— Exercise data —
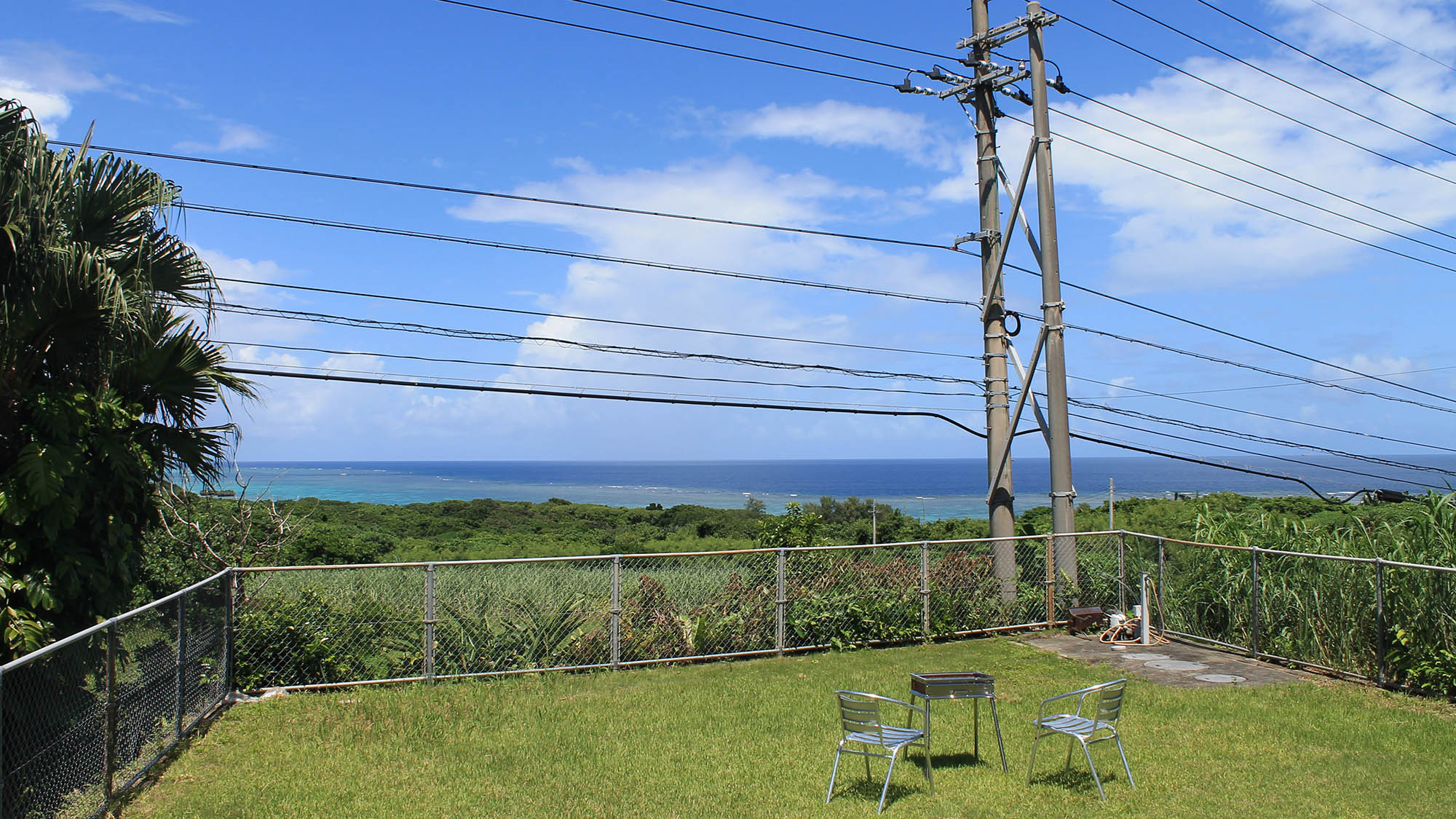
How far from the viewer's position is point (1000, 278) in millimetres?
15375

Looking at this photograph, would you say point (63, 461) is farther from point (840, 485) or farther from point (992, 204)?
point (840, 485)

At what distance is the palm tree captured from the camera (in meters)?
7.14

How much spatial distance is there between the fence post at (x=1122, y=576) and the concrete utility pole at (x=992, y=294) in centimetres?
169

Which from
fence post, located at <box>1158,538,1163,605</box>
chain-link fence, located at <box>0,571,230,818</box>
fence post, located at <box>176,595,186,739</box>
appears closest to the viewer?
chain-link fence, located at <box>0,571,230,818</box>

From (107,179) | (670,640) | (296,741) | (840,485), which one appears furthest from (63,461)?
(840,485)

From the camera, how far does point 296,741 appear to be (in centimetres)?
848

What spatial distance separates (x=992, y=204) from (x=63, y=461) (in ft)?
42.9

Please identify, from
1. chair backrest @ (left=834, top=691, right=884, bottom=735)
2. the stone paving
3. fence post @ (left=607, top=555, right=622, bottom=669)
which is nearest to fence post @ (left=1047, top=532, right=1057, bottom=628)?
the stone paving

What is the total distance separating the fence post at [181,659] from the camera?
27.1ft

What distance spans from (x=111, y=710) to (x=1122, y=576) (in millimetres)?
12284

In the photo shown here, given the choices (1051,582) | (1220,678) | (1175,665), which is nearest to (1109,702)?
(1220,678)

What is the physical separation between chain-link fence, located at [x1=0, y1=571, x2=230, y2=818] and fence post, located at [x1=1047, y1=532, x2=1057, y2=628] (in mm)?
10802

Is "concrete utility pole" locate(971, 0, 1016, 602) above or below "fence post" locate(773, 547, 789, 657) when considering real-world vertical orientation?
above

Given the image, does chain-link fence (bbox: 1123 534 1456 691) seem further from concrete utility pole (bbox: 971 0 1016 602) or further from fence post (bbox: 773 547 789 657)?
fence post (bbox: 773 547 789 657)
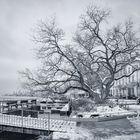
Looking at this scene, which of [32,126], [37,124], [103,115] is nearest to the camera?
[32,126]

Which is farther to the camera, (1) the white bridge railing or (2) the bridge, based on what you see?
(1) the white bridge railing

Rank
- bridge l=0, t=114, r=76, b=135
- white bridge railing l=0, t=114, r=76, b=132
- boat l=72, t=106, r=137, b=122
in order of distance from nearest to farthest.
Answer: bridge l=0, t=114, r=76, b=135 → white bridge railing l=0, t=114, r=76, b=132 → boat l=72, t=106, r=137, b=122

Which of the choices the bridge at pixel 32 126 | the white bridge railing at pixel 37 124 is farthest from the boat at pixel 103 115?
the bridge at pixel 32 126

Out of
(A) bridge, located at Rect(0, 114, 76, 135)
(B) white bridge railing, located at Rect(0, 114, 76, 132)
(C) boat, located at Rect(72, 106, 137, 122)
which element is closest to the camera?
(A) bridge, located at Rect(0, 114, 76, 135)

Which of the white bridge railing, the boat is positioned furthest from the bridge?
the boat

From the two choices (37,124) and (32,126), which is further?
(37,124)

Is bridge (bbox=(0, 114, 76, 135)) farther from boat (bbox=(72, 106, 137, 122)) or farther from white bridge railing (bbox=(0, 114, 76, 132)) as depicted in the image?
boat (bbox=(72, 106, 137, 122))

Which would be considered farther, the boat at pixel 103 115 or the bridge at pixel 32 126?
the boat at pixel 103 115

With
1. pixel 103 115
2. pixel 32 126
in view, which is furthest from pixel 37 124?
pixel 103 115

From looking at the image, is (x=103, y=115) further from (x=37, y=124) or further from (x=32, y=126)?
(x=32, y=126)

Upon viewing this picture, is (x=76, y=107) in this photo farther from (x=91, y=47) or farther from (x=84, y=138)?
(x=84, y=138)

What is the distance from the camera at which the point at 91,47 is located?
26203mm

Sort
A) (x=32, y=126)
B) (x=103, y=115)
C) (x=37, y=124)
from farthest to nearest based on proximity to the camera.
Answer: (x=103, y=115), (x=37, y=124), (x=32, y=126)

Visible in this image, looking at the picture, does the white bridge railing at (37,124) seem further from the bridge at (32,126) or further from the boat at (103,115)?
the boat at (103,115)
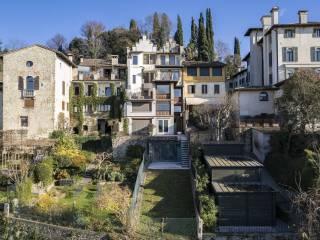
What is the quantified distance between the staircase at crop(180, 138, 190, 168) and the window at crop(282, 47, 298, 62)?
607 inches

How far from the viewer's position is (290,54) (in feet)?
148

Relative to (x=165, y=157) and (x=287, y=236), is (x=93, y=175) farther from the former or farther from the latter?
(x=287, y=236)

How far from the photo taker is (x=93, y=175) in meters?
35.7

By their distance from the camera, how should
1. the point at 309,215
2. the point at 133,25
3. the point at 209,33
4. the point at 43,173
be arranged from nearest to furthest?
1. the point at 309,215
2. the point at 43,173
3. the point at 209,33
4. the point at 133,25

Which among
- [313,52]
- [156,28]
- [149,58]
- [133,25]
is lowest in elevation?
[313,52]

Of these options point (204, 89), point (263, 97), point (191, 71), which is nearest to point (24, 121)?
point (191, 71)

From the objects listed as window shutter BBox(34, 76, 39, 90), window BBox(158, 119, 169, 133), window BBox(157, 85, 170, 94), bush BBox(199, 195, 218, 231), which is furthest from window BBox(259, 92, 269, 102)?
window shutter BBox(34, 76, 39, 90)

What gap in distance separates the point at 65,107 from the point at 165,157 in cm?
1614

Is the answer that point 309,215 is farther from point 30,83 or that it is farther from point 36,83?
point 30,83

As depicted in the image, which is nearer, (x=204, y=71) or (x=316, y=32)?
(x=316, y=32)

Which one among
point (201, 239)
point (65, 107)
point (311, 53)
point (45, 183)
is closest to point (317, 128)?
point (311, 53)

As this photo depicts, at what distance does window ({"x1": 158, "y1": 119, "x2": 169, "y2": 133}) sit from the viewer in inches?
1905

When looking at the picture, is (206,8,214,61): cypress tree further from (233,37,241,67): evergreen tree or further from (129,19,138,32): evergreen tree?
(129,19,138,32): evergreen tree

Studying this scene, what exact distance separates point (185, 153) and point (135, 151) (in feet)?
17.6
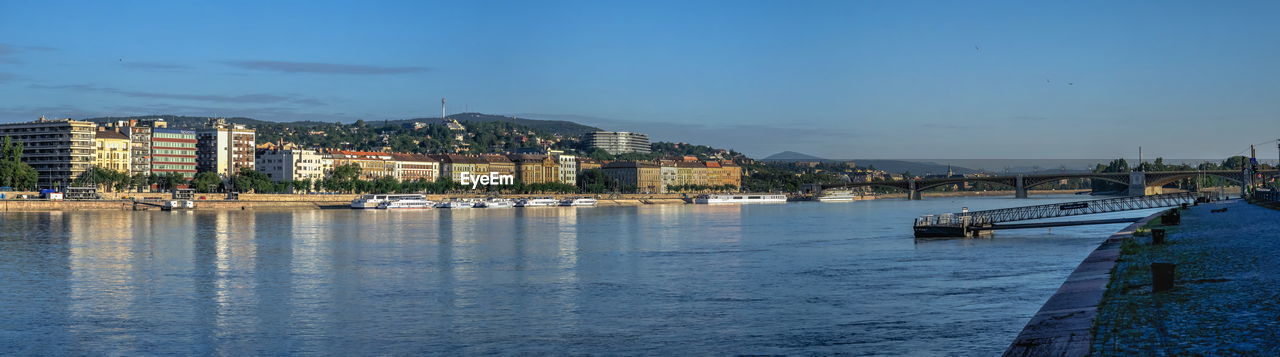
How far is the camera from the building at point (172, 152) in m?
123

— Aim of the exercise —
Give the data again from the line containing "In the photo" through the line containing "Answer: bridge l=0, t=114, r=76, b=135", with "camera" replaced by "viewer" and everything else unchanged. Leave the pictures out of your answer.

— Complete response —
In the photo shown here, given the choices (1051,582) | (1220,678) | (1175,665), which is nearest to (1109,702)?
(1220,678)

What is the physical separation between chain-link fence, located at [x1=0, y1=571, x2=230, y2=818] and fence post, located at [x1=1047, y1=532, x2=1057, y2=628] (in mm)?
10802

Is "concrete utility pole" locate(971, 0, 1016, 602) above or below "fence post" locate(773, 547, 789, 657) when considering real-world vertical orientation?
above

Given the image, does chain-link fence (bbox: 1123 534 1456 691) seem further from concrete utility pole (bbox: 971 0 1016 602) or further from fence post (bbox: 773 547 789 657)?
fence post (bbox: 773 547 789 657)
Looking at this scene, which of [32,126], [37,124], [103,115] is nearest to the viewer?
[32,126]

Which is farther to the viewer, (1) the white bridge railing or (2) the bridge, based on what you see?
(1) the white bridge railing

Rank
- bridge l=0, t=114, r=76, b=135
- white bridge railing l=0, t=114, r=76, b=132
- boat l=72, t=106, r=137, b=122
in order of distance from nearest to farthest.
Answer: bridge l=0, t=114, r=76, b=135 → white bridge railing l=0, t=114, r=76, b=132 → boat l=72, t=106, r=137, b=122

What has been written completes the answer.